(„Maikäfer, flieg!“ directed by Mirjam Unger, 2016)
Das Ende des Zweiten Weltkrieges naht, der Alltag steht wieder vor der Tür. Dummerweise aber auch die Russen. Und die haben ganz schlimme Dinge vor: Raub, Vergewaltigung, Mord. So befürchten zumindest die Einwohner von Wien, die dem Ende des Krieges mit einigem Schrecken entgegenschauen. Auch die neunjährige Christine (Zita Gaier) hat von diesen Schreckensnachrichten gehört, als sie mit ihrer Mutter (Ursula Strauss) in eine verlassene Villa zieht. Angst hat sie keine, auch nicht, als ihr Vater (Gerald Votava) sich dort vor den Russen versteckt versteckt. Zu groß ist ihre Neugierde, was wohl alles noch passieren mag. Als dann tatsächlich die Rote Armee auftaucht und sich ebenfalls in der Villa niederlässt, stellt sie zudem fest, dass manche der Russen sogar ganz nett sind. Vor allem Feldkoch Cohn (Konstantin Khabenskiy) wird schnell zu einem guten Freund für sie – was alle anderen nur ungern sehen.
„Maikäfer flieg
Der Vater ist im Krieg,
Die Mutter ist im Pulverland,
Und Pulverland ist abgebrannt.“
Der eine oder andere wird vielleicht noch die Melodie im Ohr haben, die zu einem früher sehr bekannten Kinderlied gehörte. Heute wird diese Kombination aus gefälligen Mitsingreimen und harscher Kriegsthematik bei dem einen oder anderen sicher ein Gefühl der Befremdung auslösen. Gleiches gilt auch für den Film, der sich den Titel des Liedes schnappte und dieses gleich zu Beginn trällern lässt.

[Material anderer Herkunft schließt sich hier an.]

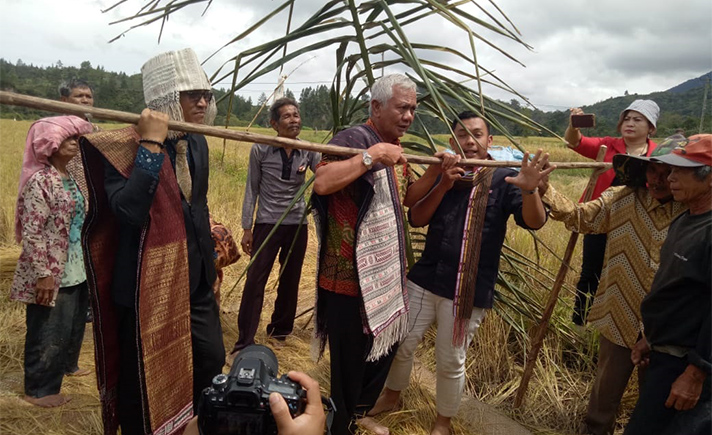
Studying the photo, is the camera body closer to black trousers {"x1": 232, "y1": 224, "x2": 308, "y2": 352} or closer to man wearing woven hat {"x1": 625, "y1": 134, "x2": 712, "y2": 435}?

Stell dir, draußen ist Krieg und keiner merkt es
Tatsächlich merkt man bei der Verfilmung von Christine Nöstlingers gleichnamigen, autobiografischen Roman manchmal kaum, dass es da draußen überhaupt Krieg gibt. Das soll nicht heißen, dass Maikäfer, flieg! eine heile Welt vorgaukeln würde. Der Vater hat ein kaputtes Bein, ein Junge wird von den Russen fast misshandelt, das Essen ist überall knapp geworden. Und doch wirken die Trümmerhaufen oft wie ein Abenteuerspielplatz für das kleine Mädchen. Ein spannender Ort, an dem es viel zu entdecken gibt, aber nichts zu fürchten.
Durch die kindliche Perspektive, welche die Geschehnisse umdeutet oder auch mal infrage stellt, bekommt die Geschichte manchmal etwas verträumt-märchenhaftes. Gleichzeitig sorgt der beschränkte Schauplatz – fast alles spielt sich in oder um die Villa ab – für ein kammerspielartiges Ambiente. Eine große Handlung gibt es in dem Film dann auch nicht, beschrieben wird der Alltag während des Zusammenlebens. Das hört sich nicht nach viel an, bietet aber doch die Bühne für jede Menge zwischenmenschlicher Komplikationen, von düsteren (die Bedrohung durch die Besatzung) über komische (die Verzweiflung über Christines Unbedachtheit) bis zu warmherzigen (die Geschichte um Cohn). So ganz wird zwar nie ersichtlich, warum das Mädchen einen solchen Narren an dem weder für den Kampf noch fürs Kochen geeigneten Russen gefressen hat. Aber Kinder haben nun mal ihre eigene Logik.
Historische Ausstattung und ein zauberhafter Wirbelwind
Die stärker personalisierte, kindliche Herangehensweise an das Thema ist einer der Gründe, sich dieses etwas andere Kriegsdrama einmal anzuschauen. Aber auch die Ausstattung kann sich sehen lassen. Beim Österreichischen Filmpreis 2017 gab es dann auch eine Auszeichnung für die Kostüme sowie einen für den Ton. Nominiert war zudem Krista Stadler (Krampus), welche die Großmutter spielt. Das aber natürlich nur als Nebendarstellerin, da die ganze Aufmerksamkeit der jungen Zita Gaier gebührt. Die verzaubert dann auch als kleiner Wildfang, der die Welt mit eigenen, großen Augen – plus einer Glaskugel – betrachtet und selbst in dem größten Elend noch etwas Schönes finden kann. Das mag man etwas zu beschönigend finden, hat aber doch eben auch etwas Tröstliches. Wie eben einen Maikäfer, der selbst dann noch mit seinen schwarzroten Flügeln zum Träumen anregt, wenn rings um einen herum alles niedergebrannt ist.